Worries about house prices, falling stock markets, industrial unrest and global instability has led to prolonged uncertainty in the services sector that set to continue, a CBI report reveals.
The latest quarterly service sector survey by the CBI and Grant Thornton survey published on December 2 looks at business and professional services firms such as advertising agencies and management consultants, as well as consumer services firms such as hotels and restaurants.
Business and professional services firms saw a pick-up in the value and volume of business over the past three months. But both remain significantly below normal and confidence about the business situation has failed to improve.
Profits fell further among business and professional services firms, although this decline is expected to come to an end in the next three months. Prices continued to fall but at a slower rate than in the previous quarter and they are expected to stay flat in the coming months.
Employment costs rose over the past quarter with the number of people employed rising as well as costs per employee. Firms expect to continue taking on more staff in the coming months but at a slower rate.
Capital expenditure is also being held back by worries about the future. Figures out last week showed business investment had seen its worst slump since records began nearly 40 years ago.
Business and professional services firms plan to invest more in information technology in the coming year. But spending on fixed capital is being held back by uncertainty about demand, as well as inadequate returns. The level of demand remains by far the most important constraint on the expected level of business.
Consumer services firms reported a more mixed picture. A slight pick up in the volume of business - following six quarters of decline - failed to feed through to confidence, which slumped significantly. The value of business fell a little.
Overall profitability in the consumer services sector rose unexpectedly for the first time since November 2000, driven by hotels, bars and restaurants, but firms expect the rate of profit growth to slow over the coming three months. Prices were broadly unchanged over the past three months but firms expect them to fall a little in the coming months.
Consumer services firms took on more staff over the past three months and expect to continue employing more people in the coming months, although at a slower rate. Costs per employee are still rising but less so than in the previous quarter.
Companies in the consumer services sector said they plan to start investing again in information technology, vehicles, plant and machinery over the coming year.

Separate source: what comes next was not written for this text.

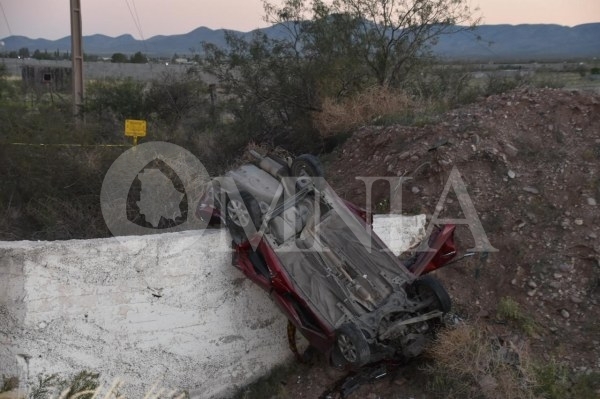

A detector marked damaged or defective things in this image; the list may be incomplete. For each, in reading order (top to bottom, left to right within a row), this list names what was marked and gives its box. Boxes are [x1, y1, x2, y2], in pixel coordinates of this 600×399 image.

overturned red car [197, 152, 454, 368]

For these firms, uncertainty about demand has fallen as an expected constraint on investment and the level of demand has come down as an expected constraint on the level of business.
Scott Barnes, Grant Thornton Specialist Financial Services Managing Partner, said: "The continuing lack of confidence in the service sector, despite some positive signs, can be imputed to a growing number of destabilising factors which have fuelled a gloomy attitude towards the future.
"Predictions of a drop in house prices, the possibility of war with Iraq, coupled with a continuing flat stock market and some industrial unrest appear to have created a negative sentiment which a small increase in the value and volume of business is not going to redress. This prolonged uncertainty in the economy is here to stay unless some of the issues currently affecting optimism are seen to be resolved."
Ian McCafferty, CBI Chief Economist, said: "Business services have seen a pick up in business in recent months, yet this has failed to feed through to optimism and they remain worried about the future. Consumer services have seen the steady decline in their sector level out, yet they have become much gloomier. These firms were expecting a recovery much earlier in the year and as the turnaround has become more prolonged and uncertain their confidence has been dented."